Jet jobs regularly snapshot their state. A state snapshot can be used as a recovery point. Snapshots are stored in memory. Lossless Cluster Restart works by persisting the RAM-based snapshot data to disk. It uses the Hot Restart Persistence feature of Hazelcast under the hood.
Enabling Lossless Restart
To enable Lossless Cluster Restart, you need to enable it in
hazelcast-jet.yaml
:
hazelcast-jet:
instance:
lossless-restart-enabled: true
By default the snapshot will be written to <JET_HOME>/recovery
folder.
To change the directory where the data will be stored, configure the
hot-restart-persistence
option in hazelcast.yaml
:
hazelcast:
hot-restart-persistence:
enabled: true
base-dir: /var/hazelcast/recovery
See the docs for a detailed description including fine tuning.
Safely Shutting Down a Jet Cluster
For lossless restart to work the cluster must be shut down gracefully.

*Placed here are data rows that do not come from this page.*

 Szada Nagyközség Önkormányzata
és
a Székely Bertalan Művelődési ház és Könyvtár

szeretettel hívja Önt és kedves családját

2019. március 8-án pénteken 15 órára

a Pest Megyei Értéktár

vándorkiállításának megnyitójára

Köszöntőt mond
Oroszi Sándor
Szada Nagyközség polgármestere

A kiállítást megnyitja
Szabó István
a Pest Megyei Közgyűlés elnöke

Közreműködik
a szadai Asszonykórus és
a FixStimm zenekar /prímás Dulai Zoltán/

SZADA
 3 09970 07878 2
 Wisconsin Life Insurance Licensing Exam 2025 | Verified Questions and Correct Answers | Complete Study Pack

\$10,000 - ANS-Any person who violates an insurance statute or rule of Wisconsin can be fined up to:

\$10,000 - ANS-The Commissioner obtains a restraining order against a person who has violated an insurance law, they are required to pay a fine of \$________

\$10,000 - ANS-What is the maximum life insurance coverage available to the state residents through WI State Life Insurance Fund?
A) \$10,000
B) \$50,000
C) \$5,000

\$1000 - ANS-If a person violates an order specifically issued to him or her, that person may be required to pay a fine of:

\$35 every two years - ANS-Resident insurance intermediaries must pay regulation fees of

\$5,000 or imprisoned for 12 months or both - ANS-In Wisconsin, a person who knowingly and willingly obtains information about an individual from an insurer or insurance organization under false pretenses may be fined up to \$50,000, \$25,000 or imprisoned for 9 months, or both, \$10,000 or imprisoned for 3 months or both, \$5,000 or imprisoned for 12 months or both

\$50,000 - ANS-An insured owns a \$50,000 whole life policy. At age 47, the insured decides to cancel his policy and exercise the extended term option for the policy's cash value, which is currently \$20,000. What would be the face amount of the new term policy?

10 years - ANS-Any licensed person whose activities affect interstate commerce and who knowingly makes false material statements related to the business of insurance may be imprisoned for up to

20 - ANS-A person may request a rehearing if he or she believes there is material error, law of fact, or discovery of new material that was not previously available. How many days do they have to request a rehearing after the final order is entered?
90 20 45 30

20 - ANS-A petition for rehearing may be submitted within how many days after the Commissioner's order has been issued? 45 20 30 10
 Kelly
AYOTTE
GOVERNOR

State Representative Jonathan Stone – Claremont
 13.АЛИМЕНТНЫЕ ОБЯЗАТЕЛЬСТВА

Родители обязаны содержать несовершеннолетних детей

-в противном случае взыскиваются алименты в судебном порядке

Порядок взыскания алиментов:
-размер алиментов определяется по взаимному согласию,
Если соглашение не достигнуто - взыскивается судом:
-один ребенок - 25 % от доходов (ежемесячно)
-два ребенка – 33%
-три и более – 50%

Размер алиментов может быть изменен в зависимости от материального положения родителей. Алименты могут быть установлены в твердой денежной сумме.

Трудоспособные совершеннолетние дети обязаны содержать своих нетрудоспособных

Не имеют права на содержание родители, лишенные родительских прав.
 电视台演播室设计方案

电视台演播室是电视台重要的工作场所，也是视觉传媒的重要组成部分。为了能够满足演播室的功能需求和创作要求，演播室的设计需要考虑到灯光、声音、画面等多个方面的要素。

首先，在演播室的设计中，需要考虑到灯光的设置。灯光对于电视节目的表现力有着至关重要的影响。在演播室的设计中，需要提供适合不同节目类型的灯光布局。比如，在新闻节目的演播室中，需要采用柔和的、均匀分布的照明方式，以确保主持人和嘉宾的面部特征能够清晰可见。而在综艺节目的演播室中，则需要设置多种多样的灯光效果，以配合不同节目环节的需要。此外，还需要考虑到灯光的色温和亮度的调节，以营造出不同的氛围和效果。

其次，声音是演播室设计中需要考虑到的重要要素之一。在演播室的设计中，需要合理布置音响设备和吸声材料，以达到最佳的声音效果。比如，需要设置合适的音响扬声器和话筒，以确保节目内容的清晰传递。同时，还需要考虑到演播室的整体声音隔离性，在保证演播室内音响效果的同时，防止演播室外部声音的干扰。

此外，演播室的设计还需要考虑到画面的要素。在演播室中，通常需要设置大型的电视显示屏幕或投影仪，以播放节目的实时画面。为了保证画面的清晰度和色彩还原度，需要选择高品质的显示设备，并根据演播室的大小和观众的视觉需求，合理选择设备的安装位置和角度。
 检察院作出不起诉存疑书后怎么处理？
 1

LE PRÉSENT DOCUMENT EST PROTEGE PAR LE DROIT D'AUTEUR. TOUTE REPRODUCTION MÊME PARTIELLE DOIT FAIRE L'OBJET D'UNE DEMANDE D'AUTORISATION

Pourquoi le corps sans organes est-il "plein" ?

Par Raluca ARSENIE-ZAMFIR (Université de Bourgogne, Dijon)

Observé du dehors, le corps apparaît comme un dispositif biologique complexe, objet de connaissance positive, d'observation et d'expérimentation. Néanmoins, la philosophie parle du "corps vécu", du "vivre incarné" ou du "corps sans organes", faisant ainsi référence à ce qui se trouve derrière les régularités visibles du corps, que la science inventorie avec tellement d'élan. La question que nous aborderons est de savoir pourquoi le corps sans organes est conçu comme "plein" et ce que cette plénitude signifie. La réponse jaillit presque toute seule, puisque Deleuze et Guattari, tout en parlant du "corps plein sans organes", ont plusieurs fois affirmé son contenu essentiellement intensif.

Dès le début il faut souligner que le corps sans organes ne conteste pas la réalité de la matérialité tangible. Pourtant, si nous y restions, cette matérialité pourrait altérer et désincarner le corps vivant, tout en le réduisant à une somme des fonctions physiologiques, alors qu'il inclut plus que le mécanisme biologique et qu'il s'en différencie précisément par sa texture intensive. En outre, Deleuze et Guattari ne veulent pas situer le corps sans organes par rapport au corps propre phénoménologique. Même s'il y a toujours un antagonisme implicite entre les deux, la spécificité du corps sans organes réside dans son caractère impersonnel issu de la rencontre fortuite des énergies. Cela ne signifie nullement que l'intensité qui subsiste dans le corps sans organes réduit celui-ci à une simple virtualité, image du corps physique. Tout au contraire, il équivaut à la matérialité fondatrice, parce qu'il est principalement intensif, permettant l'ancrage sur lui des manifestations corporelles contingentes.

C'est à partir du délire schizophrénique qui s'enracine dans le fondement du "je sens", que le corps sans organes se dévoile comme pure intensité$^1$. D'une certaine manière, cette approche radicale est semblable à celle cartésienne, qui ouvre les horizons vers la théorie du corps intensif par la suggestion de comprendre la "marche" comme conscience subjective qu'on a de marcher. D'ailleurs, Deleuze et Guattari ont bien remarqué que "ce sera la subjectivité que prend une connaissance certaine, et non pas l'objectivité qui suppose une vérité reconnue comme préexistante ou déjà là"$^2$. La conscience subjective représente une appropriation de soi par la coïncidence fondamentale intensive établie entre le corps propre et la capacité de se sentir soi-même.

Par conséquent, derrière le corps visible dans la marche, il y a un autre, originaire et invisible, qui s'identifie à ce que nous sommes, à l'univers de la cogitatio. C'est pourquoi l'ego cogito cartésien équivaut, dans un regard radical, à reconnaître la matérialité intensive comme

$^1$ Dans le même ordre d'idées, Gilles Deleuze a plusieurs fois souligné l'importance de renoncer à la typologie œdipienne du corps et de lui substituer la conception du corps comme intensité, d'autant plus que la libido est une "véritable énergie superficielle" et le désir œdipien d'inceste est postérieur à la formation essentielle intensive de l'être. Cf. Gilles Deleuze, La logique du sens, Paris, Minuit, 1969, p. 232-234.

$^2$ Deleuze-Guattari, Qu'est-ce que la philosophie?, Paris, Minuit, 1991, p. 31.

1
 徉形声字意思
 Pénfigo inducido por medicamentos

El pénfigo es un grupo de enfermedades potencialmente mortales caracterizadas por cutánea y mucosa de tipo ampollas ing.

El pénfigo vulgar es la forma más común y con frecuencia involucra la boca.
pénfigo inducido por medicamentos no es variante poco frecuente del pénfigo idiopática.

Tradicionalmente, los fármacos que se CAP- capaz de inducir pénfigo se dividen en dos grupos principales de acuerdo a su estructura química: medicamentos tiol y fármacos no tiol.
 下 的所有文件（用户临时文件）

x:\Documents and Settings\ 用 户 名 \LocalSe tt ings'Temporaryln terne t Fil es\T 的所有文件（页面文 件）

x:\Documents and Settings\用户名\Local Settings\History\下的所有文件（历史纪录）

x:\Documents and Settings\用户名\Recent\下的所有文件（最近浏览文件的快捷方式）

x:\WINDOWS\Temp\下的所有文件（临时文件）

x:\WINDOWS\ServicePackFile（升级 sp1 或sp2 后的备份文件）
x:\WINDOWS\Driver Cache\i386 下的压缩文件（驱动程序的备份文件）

When members are shutdown one by one in a rapid succession, Jet triggers an automatic rebalancing process where backup partitions are promoted and new backups are created for each member. This may result in out-of-memory errors or data loss.
The entire cluster can be shut down using the jet-cluster-admin
command line tool.
bin/jet-cluster-admin -a <address> -c <cluster-name> -o shutdown
For the command line tool to work, REST should be enabled in
hazelcast.yaml
:
hazelcast:
network:
rest-api:
enabled: true
endpoint-groups:
CLUSTER_READ:
enabled: true
CLUSTER_WRITE:
enabled: true
HEALTH_CHECK:
enabled: true
HOT_RESTART:
enabled: true
Alternatively, you can shutdown the cluster using the Hazelcast Management Center:
Since the Hot Restart data is saved locally on each member, all the members must be present after the restart for Jet to be able to reload the data. Beyond that, there’s no special action to take: as soon as the cluster re-forms, it will automatically reload the persisted snapshots and resume the jobs.
Fault Tolerance Considerations
Lossless Cluster Restart is a maintenance tool. It isn't a means of fault tolerance.
The purpose of the Lossless Cluster Restart is to provide a maintenance window for member operations and restart the cluster in a fast way. As a part of the graceful shutdown process Jet makes sure that the in-memory snapshot data were persisted safely.
The fault tolerance of Jet is entirely RAM-based. Snapshots are stored in multiple in-memory replicas across the cluster. Given the redundancy present in the cluster this is sufficient to maintain a running cluster across single-node failures (or multiple-node, depending on the backup count), but it doesn’t cover the case when the entire cluster must shut down.
This design decision allows Jet to exclude disk from the operations that affect job execution, leading to low and predictable latency.
Performance considerations
Even with the fastest solid-state storage, Lossless Cluster Restart reduces the maximum snapshotting throughput available to Jet: while DRAM can take up to 50 GB/s, a high-end storage device caps at 2 GB/s. Keep in mind that this is throughput per member, so even on a minimal cluster of 3 machines, this is actually 6 GB/s available to Jet. Also, this throughput limit does not apply to the data going through the Jet pipeline, but only to the periodic saving of the state present in the pipeline. Typically the state scales with the number of distinct keys seen within the time window.